# Pineapple being a sock monster!!



## kurai18 (Aug 31, 2009)

This morning I couldn't find Pineapple in her igloo..
And then I noticed the sock I use to cover the back of her wheel to prevent it from banging against the wire cage had fallen off and it was unusually lumpy!
Here she is being a cozy little sock monster XD










and here's a video of her.. and my fruitless attempt of luring her out.


----------



## SnufflePuff (Apr 16, 2009)

She's a cutie  

However, I probably wouldn't leave that sock in for her normally (I realize it was unintentional that it fell off the back of the wheel) because it looks like it has a lot of loose threads she could get her little feet caught in and cut off her circulation.

Socks generally aren't safe for hedgies because of this reason.

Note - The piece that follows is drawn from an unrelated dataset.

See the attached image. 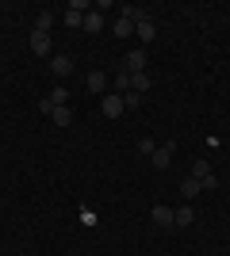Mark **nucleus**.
Here are the masks:
<instances>
[{"label": "nucleus", "mask_w": 230, "mask_h": 256, "mask_svg": "<svg viewBox=\"0 0 230 256\" xmlns=\"http://www.w3.org/2000/svg\"><path fill=\"white\" fill-rule=\"evenodd\" d=\"M100 111H104L108 118H119L123 111H127V104H123V96H119V92H108V96L100 100Z\"/></svg>", "instance_id": "1"}, {"label": "nucleus", "mask_w": 230, "mask_h": 256, "mask_svg": "<svg viewBox=\"0 0 230 256\" xmlns=\"http://www.w3.org/2000/svg\"><path fill=\"white\" fill-rule=\"evenodd\" d=\"M123 69L127 73H146V50H131L123 58Z\"/></svg>", "instance_id": "2"}, {"label": "nucleus", "mask_w": 230, "mask_h": 256, "mask_svg": "<svg viewBox=\"0 0 230 256\" xmlns=\"http://www.w3.org/2000/svg\"><path fill=\"white\" fill-rule=\"evenodd\" d=\"M50 73H54V76L73 73V58H69V54H54V58H50Z\"/></svg>", "instance_id": "3"}, {"label": "nucleus", "mask_w": 230, "mask_h": 256, "mask_svg": "<svg viewBox=\"0 0 230 256\" xmlns=\"http://www.w3.org/2000/svg\"><path fill=\"white\" fill-rule=\"evenodd\" d=\"M88 92H96V96H108V73H104V69L88 73Z\"/></svg>", "instance_id": "4"}, {"label": "nucleus", "mask_w": 230, "mask_h": 256, "mask_svg": "<svg viewBox=\"0 0 230 256\" xmlns=\"http://www.w3.org/2000/svg\"><path fill=\"white\" fill-rule=\"evenodd\" d=\"M169 160H173V146H157L150 153V164L153 168H169Z\"/></svg>", "instance_id": "5"}, {"label": "nucleus", "mask_w": 230, "mask_h": 256, "mask_svg": "<svg viewBox=\"0 0 230 256\" xmlns=\"http://www.w3.org/2000/svg\"><path fill=\"white\" fill-rule=\"evenodd\" d=\"M150 218H153V226H161V230H173V210H169V206H153L150 210Z\"/></svg>", "instance_id": "6"}, {"label": "nucleus", "mask_w": 230, "mask_h": 256, "mask_svg": "<svg viewBox=\"0 0 230 256\" xmlns=\"http://www.w3.org/2000/svg\"><path fill=\"white\" fill-rule=\"evenodd\" d=\"M196 222V210L192 206H176L173 210V230H184V226H192Z\"/></svg>", "instance_id": "7"}, {"label": "nucleus", "mask_w": 230, "mask_h": 256, "mask_svg": "<svg viewBox=\"0 0 230 256\" xmlns=\"http://www.w3.org/2000/svg\"><path fill=\"white\" fill-rule=\"evenodd\" d=\"M31 50L39 54V58H46V54H50V34H43V31H31Z\"/></svg>", "instance_id": "8"}, {"label": "nucleus", "mask_w": 230, "mask_h": 256, "mask_svg": "<svg viewBox=\"0 0 230 256\" xmlns=\"http://www.w3.org/2000/svg\"><path fill=\"white\" fill-rule=\"evenodd\" d=\"M150 73H131V92H138V96H146V92H150Z\"/></svg>", "instance_id": "9"}, {"label": "nucleus", "mask_w": 230, "mask_h": 256, "mask_svg": "<svg viewBox=\"0 0 230 256\" xmlns=\"http://www.w3.org/2000/svg\"><path fill=\"white\" fill-rule=\"evenodd\" d=\"M180 195H184V199H196V195H203V184H199L196 176H188V180L180 184Z\"/></svg>", "instance_id": "10"}, {"label": "nucleus", "mask_w": 230, "mask_h": 256, "mask_svg": "<svg viewBox=\"0 0 230 256\" xmlns=\"http://www.w3.org/2000/svg\"><path fill=\"white\" fill-rule=\"evenodd\" d=\"M85 31L88 34H100V31H104V16H100V12H88V16H85Z\"/></svg>", "instance_id": "11"}, {"label": "nucleus", "mask_w": 230, "mask_h": 256, "mask_svg": "<svg viewBox=\"0 0 230 256\" xmlns=\"http://www.w3.org/2000/svg\"><path fill=\"white\" fill-rule=\"evenodd\" d=\"M134 34H138L142 42H150L153 34H157V27H153V20H142V23H134Z\"/></svg>", "instance_id": "12"}, {"label": "nucleus", "mask_w": 230, "mask_h": 256, "mask_svg": "<svg viewBox=\"0 0 230 256\" xmlns=\"http://www.w3.org/2000/svg\"><path fill=\"white\" fill-rule=\"evenodd\" d=\"M50 27H54V12H39V16H35V31L50 34Z\"/></svg>", "instance_id": "13"}, {"label": "nucleus", "mask_w": 230, "mask_h": 256, "mask_svg": "<svg viewBox=\"0 0 230 256\" xmlns=\"http://www.w3.org/2000/svg\"><path fill=\"white\" fill-rule=\"evenodd\" d=\"M50 118H54V126H69V122H73V111H69V107H54Z\"/></svg>", "instance_id": "14"}, {"label": "nucleus", "mask_w": 230, "mask_h": 256, "mask_svg": "<svg viewBox=\"0 0 230 256\" xmlns=\"http://www.w3.org/2000/svg\"><path fill=\"white\" fill-rule=\"evenodd\" d=\"M134 34V23L127 20V16H119V20H115V38H131Z\"/></svg>", "instance_id": "15"}, {"label": "nucleus", "mask_w": 230, "mask_h": 256, "mask_svg": "<svg viewBox=\"0 0 230 256\" xmlns=\"http://www.w3.org/2000/svg\"><path fill=\"white\" fill-rule=\"evenodd\" d=\"M115 92H119V96H127V92H131V73H127V69H123V73H115Z\"/></svg>", "instance_id": "16"}, {"label": "nucleus", "mask_w": 230, "mask_h": 256, "mask_svg": "<svg viewBox=\"0 0 230 256\" xmlns=\"http://www.w3.org/2000/svg\"><path fill=\"white\" fill-rule=\"evenodd\" d=\"M46 100H50V104H54V107H66L69 92H66V88H54V92H50V96H46Z\"/></svg>", "instance_id": "17"}, {"label": "nucleus", "mask_w": 230, "mask_h": 256, "mask_svg": "<svg viewBox=\"0 0 230 256\" xmlns=\"http://www.w3.org/2000/svg\"><path fill=\"white\" fill-rule=\"evenodd\" d=\"M192 176H196V180H203V176H211L207 160H192Z\"/></svg>", "instance_id": "18"}, {"label": "nucleus", "mask_w": 230, "mask_h": 256, "mask_svg": "<svg viewBox=\"0 0 230 256\" xmlns=\"http://www.w3.org/2000/svg\"><path fill=\"white\" fill-rule=\"evenodd\" d=\"M81 23H85V16H81V12H73V8H69V12H66V27H81Z\"/></svg>", "instance_id": "19"}, {"label": "nucleus", "mask_w": 230, "mask_h": 256, "mask_svg": "<svg viewBox=\"0 0 230 256\" xmlns=\"http://www.w3.org/2000/svg\"><path fill=\"white\" fill-rule=\"evenodd\" d=\"M142 100H146V96H138V92H127V96H123V104H127V107H142Z\"/></svg>", "instance_id": "20"}, {"label": "nucleus", "mask_w": 230, "mask_h": 256, "mask_svg": "<svg viewBox=\"0 0 230 256\" xmlns=\"http://www.w3.org/2000/svg\"><path fill=\"white\" fill-rule=\"evenodd\" d=\"M199 184H203V192H215V188H219V180H215V176H203Z\"/></svg>", "instance_id": "21"}, {"label": "nucleus", "mask_w": 230, "mask_h": 256, "mask_svg": "<svg viewBox=\"0 0 230 256\" xmlns=\"http://www.w3.org/2000/svg\"><path fill=\"white\" fill-rule=\"evenodd\" d=\"M69 8H73V12H81V16H88V0H73Z\"/></svg>", "instance_id": "22"}, {"label": "nucleus", "mask_w": 230, "mask_h": 256, "mask_svg": "<svg viewBox=\"0 0 230 256\" xmlns=\"http://www.w3.org/2000/svg\"><path fill=\"white\" fill-rule=\"evenodd\" d=\"M138 150H142V153H146V157H150V153H153V150H157V146H153V142H150V138H142V142H138Z\"/></svg>", "instance_id": "23"}]
</instances>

But she's still super cute


----------



## kurai18 (Aug 31, 2009)

yeah. i definitely didn't think it would fall off but now that it does i'll have to figure another way to keep her wheel from hitting the wire


----------



## Hedgieonboard (Nov 15, 2009)

Such a cutie


----------



## LarryT (May 12, 2009)

kurai18 said:


> yeah. i definitely didn't think it would fall off but now that it does i'll have to figure another way to keep her wheel from hitting the wire


You could use the extra zipties I sent to fasten it to the cage


----------



## shetland (Sep 2, 2008)

What an adorable baby!!! The video is priceless!! Adds to hedgienappint list.


----------



## tie-dye hedgie (Dec 19, 2009)

Adorable girl, picture, and video! :mrgreen:


----------



## rainbowcookie (Dec 21, 2009)

Awesome video! She was saying, "More snax, plz! Hiding makes me hungry!" So cute!


----------



## kurai18 (Aug 31, 2009)

LarryT said:


> You could use the extra zipties I sent to fasten it to the cage


Oh yeah I could! Thanks Larry 

And thanks for all your nice comments everyone.


----------



## bangeranggg (Apr 28, 2010)

Pineapple is very cute! That photo is precious. Looking at all these photos is getting me very excited to get a hedgehog when I settle into my new home! It's been a long wait (5 years)!


----------